With friends like these, who needs the Revolutionary Guard? Michael Gove appeared on the Andrew Marr programme yesterday to defend his beleaguered colleague Boris Johnson’s handling of the case of Nazanin Zaghari-Ratcliffe – but instead may have deepened her plight by responding “I don’t know” when asked what she was doing in Iran. (She was on holiday.) “Gove creates new doubts over mother jailed in Iran” is the Times’ splash.
It adds to Zaghari-Ratcliffe’s difficulties because Tehran’s modus operandi is to use imprisoned foreign nationals as negotiating chips. Increasing the ambiguity over what she was doing in Iran in the first place both allows the Iranian government to increase the charge sheet against her and also makes it more politically important for the British government to get her home. It means that the political price the UK will have to pay will be higher and therefore increases the chances that she will end up spending years in an Iranian prison.
The political pressure on Johnson has been eased slightly as Zaghari-Ratcliffe’s husband, Richard Ratcliffe, has said that he doesn’t want the Foreign Secretary sacked but simply wants him to get his wife home. (Johnson finally spoke with Ratcliffe last night.)
The plain truth is that while Theresa May is more politically powerful than she appears, Johnson and Gove are the only two ministers who are genuinely unsackable, because of their totemic status as guarantors of Brexit. The risk to the PM is that she ends up looking even weaker and even more rudderless than she does at present as a result of it all.
The Gove gaffe is more understandable (“I don’t know” is an understandable response to “What was she doing in Iran?”) and he tried, albeit ham-fistedly, to walk back the answer he gave. Whereas Johnson’s was simply the most public example of a Foreign Office gripe: that he is rarely on top of his brief and frequently says the wrong thing at the wrong time.

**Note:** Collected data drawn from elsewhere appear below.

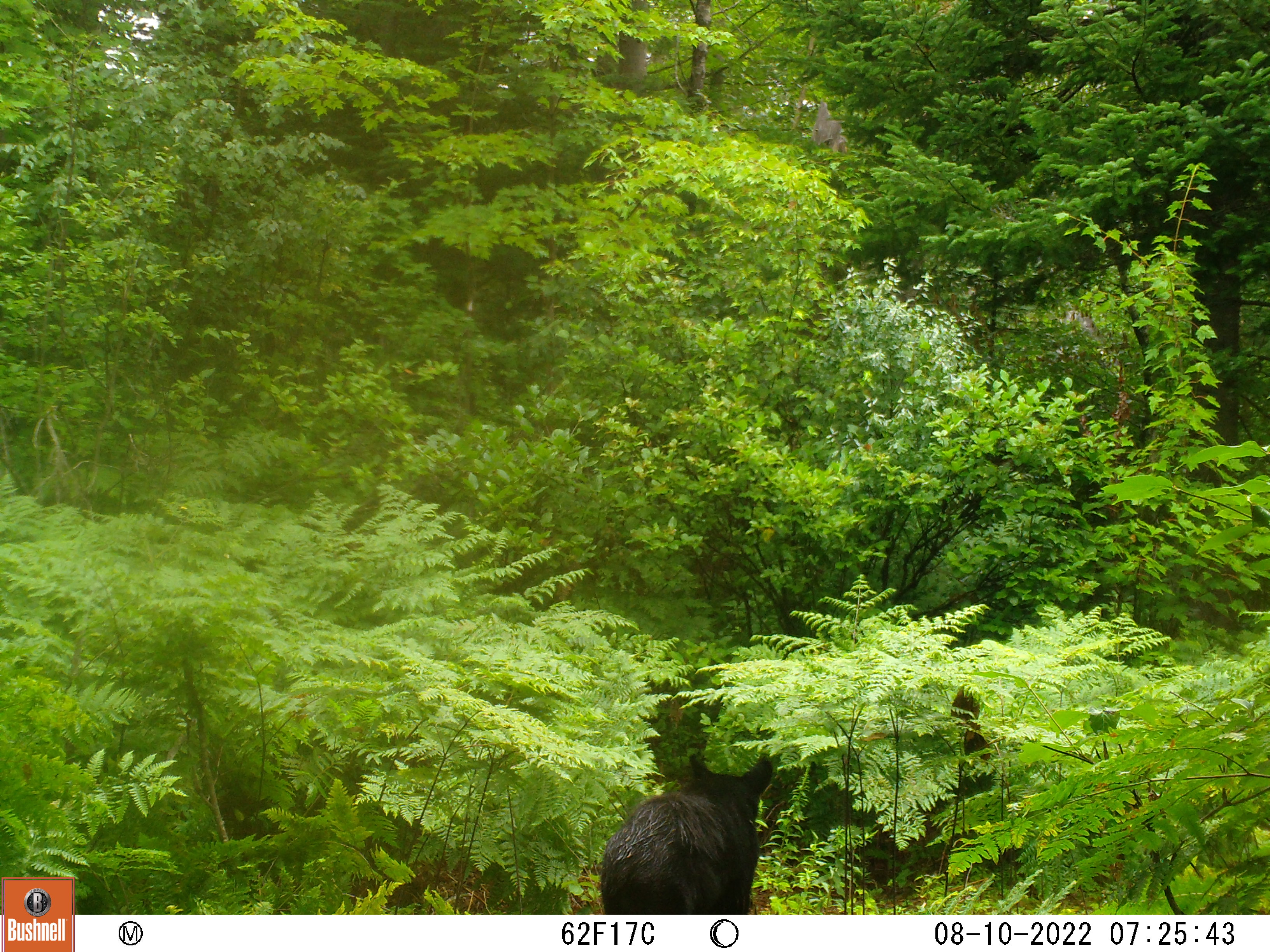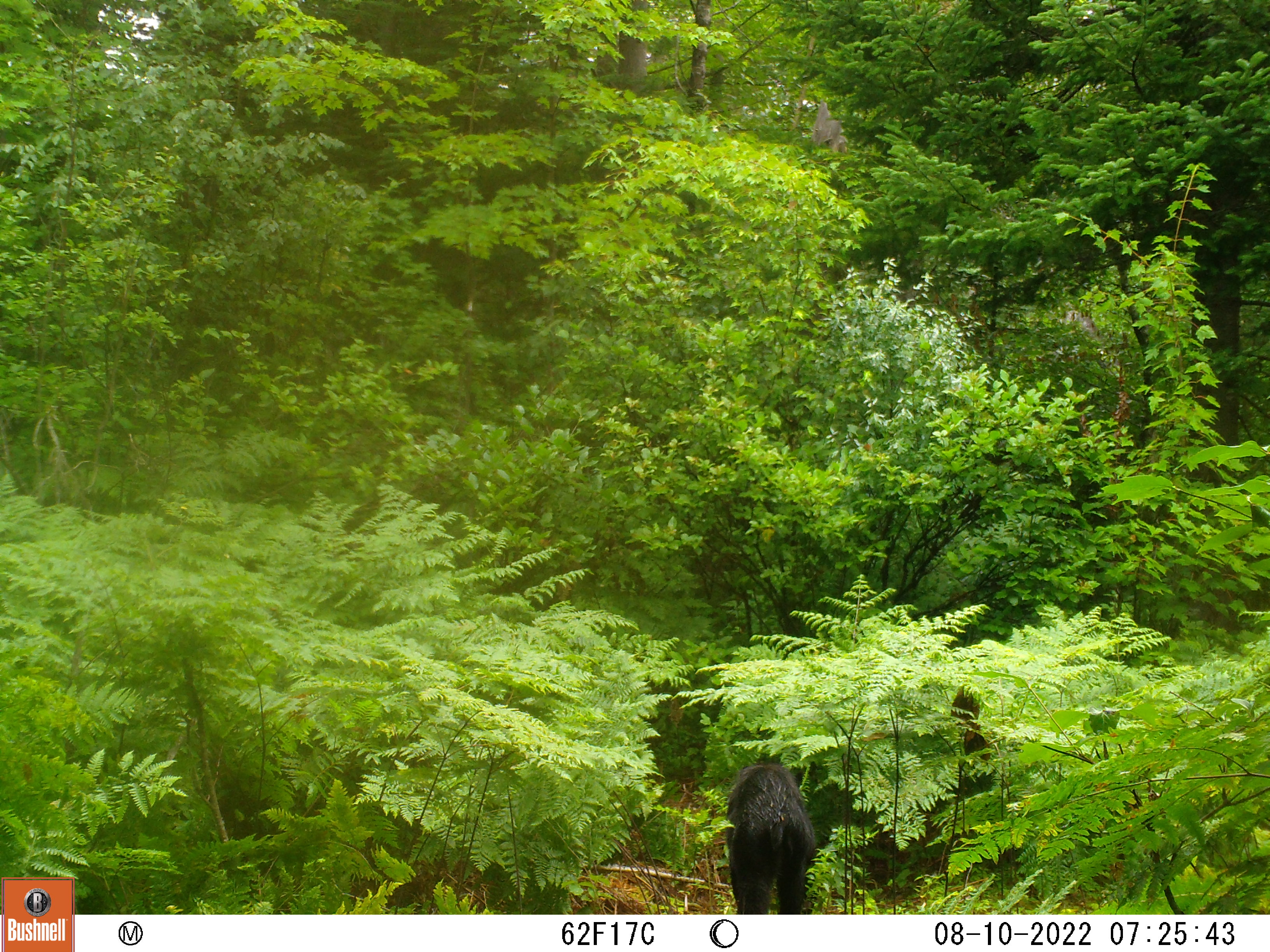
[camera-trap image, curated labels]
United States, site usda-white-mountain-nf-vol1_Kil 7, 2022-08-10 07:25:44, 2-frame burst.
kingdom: Animalia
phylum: Chordata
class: Mammalia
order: Carnivora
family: Ursidae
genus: Ursus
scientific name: Ursus americanus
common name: black bear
Black bear (Ursus americanus).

The most important story of course is the fate of Zaghari-Ratcliffe herself. But the striking sub-plot is this: why on earth was Gove defending Johnson in the first place, who a little over a year ago he feared was unsuitable for high office? And the answer of course is that for most of the Conservative Party, the Remain/Leave question has overruled considerations like “Is the Foreign Secretary good at his job?” “Does the Chancellor have any political instincts?” and “What’s best for the economy?”
And that, as much as anything else, is why Westminster is increasingly of the opinion that the next election is Labour’s to lose.